§ **PROBLEM REQUIREMENTS**
Can you rewrite every line of the listing, changing "legend" to "key" wherever it appears and leaving all else as is?

§ **RECORD EXTRACTS**
---
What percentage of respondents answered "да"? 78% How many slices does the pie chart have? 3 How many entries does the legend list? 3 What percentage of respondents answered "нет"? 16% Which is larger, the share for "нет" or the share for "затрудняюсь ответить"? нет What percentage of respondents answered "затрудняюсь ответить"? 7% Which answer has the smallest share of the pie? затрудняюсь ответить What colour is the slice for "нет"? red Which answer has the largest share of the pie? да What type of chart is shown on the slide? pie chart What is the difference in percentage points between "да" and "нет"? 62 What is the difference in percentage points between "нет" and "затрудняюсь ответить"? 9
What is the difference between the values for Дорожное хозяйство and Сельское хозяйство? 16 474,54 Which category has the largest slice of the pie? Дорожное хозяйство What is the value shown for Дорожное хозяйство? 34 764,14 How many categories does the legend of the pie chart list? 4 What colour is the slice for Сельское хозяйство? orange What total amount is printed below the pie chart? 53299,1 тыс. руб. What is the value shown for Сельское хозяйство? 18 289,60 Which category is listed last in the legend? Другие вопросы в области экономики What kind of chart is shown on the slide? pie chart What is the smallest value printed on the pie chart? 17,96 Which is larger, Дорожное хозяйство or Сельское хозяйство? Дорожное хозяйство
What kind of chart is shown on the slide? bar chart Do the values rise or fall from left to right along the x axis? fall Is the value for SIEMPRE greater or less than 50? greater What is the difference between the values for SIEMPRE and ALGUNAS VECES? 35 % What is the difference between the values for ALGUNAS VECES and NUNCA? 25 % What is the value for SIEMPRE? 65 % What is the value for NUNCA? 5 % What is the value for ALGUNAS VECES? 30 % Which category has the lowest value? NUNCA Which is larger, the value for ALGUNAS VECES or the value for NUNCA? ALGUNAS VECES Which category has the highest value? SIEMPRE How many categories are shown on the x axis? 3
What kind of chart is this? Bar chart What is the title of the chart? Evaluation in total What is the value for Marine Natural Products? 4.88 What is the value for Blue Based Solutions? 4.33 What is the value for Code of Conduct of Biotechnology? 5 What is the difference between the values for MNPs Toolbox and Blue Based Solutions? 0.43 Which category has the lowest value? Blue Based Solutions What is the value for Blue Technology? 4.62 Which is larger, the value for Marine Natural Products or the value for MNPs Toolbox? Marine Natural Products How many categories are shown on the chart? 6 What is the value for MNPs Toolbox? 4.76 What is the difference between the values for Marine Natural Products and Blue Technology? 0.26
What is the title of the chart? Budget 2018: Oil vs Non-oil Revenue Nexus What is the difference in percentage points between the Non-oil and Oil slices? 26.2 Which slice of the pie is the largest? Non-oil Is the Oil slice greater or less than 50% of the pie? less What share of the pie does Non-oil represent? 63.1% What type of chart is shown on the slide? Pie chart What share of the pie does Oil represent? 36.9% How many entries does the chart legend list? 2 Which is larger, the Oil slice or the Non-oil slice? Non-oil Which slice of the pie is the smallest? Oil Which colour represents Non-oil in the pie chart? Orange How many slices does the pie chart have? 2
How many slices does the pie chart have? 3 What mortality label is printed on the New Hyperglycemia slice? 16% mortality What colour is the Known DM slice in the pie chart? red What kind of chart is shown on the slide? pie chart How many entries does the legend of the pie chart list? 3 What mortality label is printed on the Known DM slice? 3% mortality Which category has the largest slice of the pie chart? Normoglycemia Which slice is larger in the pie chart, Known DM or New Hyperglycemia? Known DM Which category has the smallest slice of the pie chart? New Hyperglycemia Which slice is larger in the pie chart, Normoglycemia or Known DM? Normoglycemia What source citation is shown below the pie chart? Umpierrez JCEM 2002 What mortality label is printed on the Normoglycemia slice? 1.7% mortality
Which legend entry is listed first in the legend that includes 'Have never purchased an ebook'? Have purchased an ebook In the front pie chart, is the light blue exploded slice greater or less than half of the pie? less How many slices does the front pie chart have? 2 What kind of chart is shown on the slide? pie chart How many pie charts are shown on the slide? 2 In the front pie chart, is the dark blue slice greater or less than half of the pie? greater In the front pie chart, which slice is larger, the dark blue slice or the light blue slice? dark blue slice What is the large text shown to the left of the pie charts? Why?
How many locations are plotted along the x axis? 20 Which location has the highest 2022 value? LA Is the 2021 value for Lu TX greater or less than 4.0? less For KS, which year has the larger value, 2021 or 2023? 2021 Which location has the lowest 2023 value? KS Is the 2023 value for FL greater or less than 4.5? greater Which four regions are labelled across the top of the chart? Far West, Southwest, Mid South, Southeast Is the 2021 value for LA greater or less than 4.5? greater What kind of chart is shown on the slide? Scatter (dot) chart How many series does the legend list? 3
---
§ **SOLUTION TO THIS EXERCISE**
What percentage of respondents answered "да"? 78% How many slices does the pie chart have? 3 How many entries does the key list? 3 What percentage of respondents answered "нет"? 16% Which is larger, the share for "нет" or the share for "затрудняюсь ответить"? нет What percentage of respondents answered "затрудняюсь ответить"? 7% Which answer has the smallest share of the pie? затрудняюсь ответить What colour is the slice for "нет"? red Which answer has the largest share of the pie? да What type of chart is shown on the slide? pie chart What is the difference in percentage points between "да" and "нет"? 62 What is the difference in percentage points between "нет" and "затрудняюсь ответить"? 9
What is the difference between the values for Дорожное хозяйство and Сельское хозяйство? 16 474,54 Which category has the largest slice of the pie? Дорожное хозяйство What is the value shown for Дорожное хозяйство? 34 764,14 How many categories does the key of the pie chart list? 4 What colour is the slice for Сельское хозяйство? orange What total amount is printed below the pie chart? 53299,1 тыс. руб. What is the value shown for Сельское хозяйство? 18 289,60 Which category is listed last in the key? Другие вопросы в области экономики What kind of chart is shown on the slide? pie chart What is the smallest value printed on the pie chart? 17,96 Which is larger, Дорожное хозяйство or Сельское хозяйство? Дорожное хозяйство
What kind of chart is shown on the slide? bar chart Do the values rise or fall from left to right along the x axis? fall Is the value for SIEMPRE greater or less than 50? greater What is the difference between the values for SIEMPRE and ALGUNAS VECES? 35 % What is the difference between the values for ALGUNAS VECES and NUNCA? 25 % What is the value for SIEMPRE? 65 % What is the value for NUNCA? 5 % What is the value for ALGUNAS VECES? 30 % Which category has the lowest value? NUNCA Which is larger, the value for ALGUNAS VECES or the value for NUNCA? ALGUNAS VECES Which category has the highest value? SIEMPRE How many categories are shown on the x axis? 3
What kind of chart is this? Bar chart What is the title of the chart? Evaluation in total What is the value for Marine Natural Products? 4.88 What is the value for Blue Based Solutions? 4.33 What is the value for Code of Conduct of Biotechnology? 5 What is the difference between the values for MNPs Toolbox and Blue Based Solutions? 0.43 Which category has the lowest value? Blue Based Solutions What is the value for Blue Technology? 4.62 Which is larger, the value for Marine Natural Products or the value for MNPs Toolbox? Marine Natural Products How many categories are shown on the chart? 6 What is the value for MNPs Toolbox? 4.76 What is the difference between the values for Marine Natural Products and Blue Technology? 0.26
What is the title of the chart? Budget 2018: Oil vs Non-oil Revenue Nexus What is the difference in percentage points between the Non-oil and Oil slices? 26.2 Which slice of the pie is the largest? Non-oil Is the Oil slice greater or less than 50% of the pie? less What share of the pie does Non-oil represent? 63.1% What type of chart is shown on the slide? Pie chart What share of the pie does Oil represent? 36.9% How many entries does the chart key list? 2 Which is larger, the Oil slice or the Non-oil slice? Non-oil Which slice of the pie is the smallest? Oil Which colour represents Non-oil in the pie chart? Orange How many slices does the pie chart have? 2
How many slices does the pie chart have? 3 What mortality label is printed on the New Hyperglycemia slice? 16% mortality What colour is the Known DM slice in the pie chart? red What kind of chart is shown on the slide? pie chart How many entries does the key of the pie chart list? 3 What mortality label is printed on the Known DM slice? 3% mortality Which category has the largest slice of the pie chart? Normoglycemia Which slice is larger in the pie chart, Known DM or New Hyperglycemia? Known DM Which category has the smallest slice of the pie chart? New Hyperglycemia Which slice is larger in the pie chart, Normoglycemia or Known DM? Normoglycemia What source citation is shown below the pie chart? Umpierrez JCEM 2002 What mortality label is printed on the Normoglycemia slice? 1.7% mortality
Which key entry is listed first in the key that includes 'Have never purchased an ebook'? Have purchased an ebook In the front pie chart, is the light blue exploded slice greater or less than half of the pie? less How many slices does the front pie chart have? 2 What kind of chart is shown on the slide? pie chart How many pie charts are shown on the slide? 2 In the front pie chart, is the dark blue slice greater or less than half of the pie? greater In the front pie chart, which slice is larger, the dark blue slice or the light blue slice? dark blue slice What is the large text shown to the left of the pie charts? Why?
How many locations are plotted along the x axis? 20 Which location has the highest 2022 value? LA Is the 2021 value for Lu TX greater or less than 4.0? less For KS, which year has the larger value, 2021 or 2023? 2021 Which location has the lowest 2023 value? KS Is the 2023 value for FL greater or less than 4.5? greater Which four regions are labelled across the top of the chart? Far West, Southwest, Mid South, Southeast Is the 2021 value for LA greater or less than 4.5? greater What kind of chart is shown on the slide? Scatter (dot) chart How many series does the key list? 3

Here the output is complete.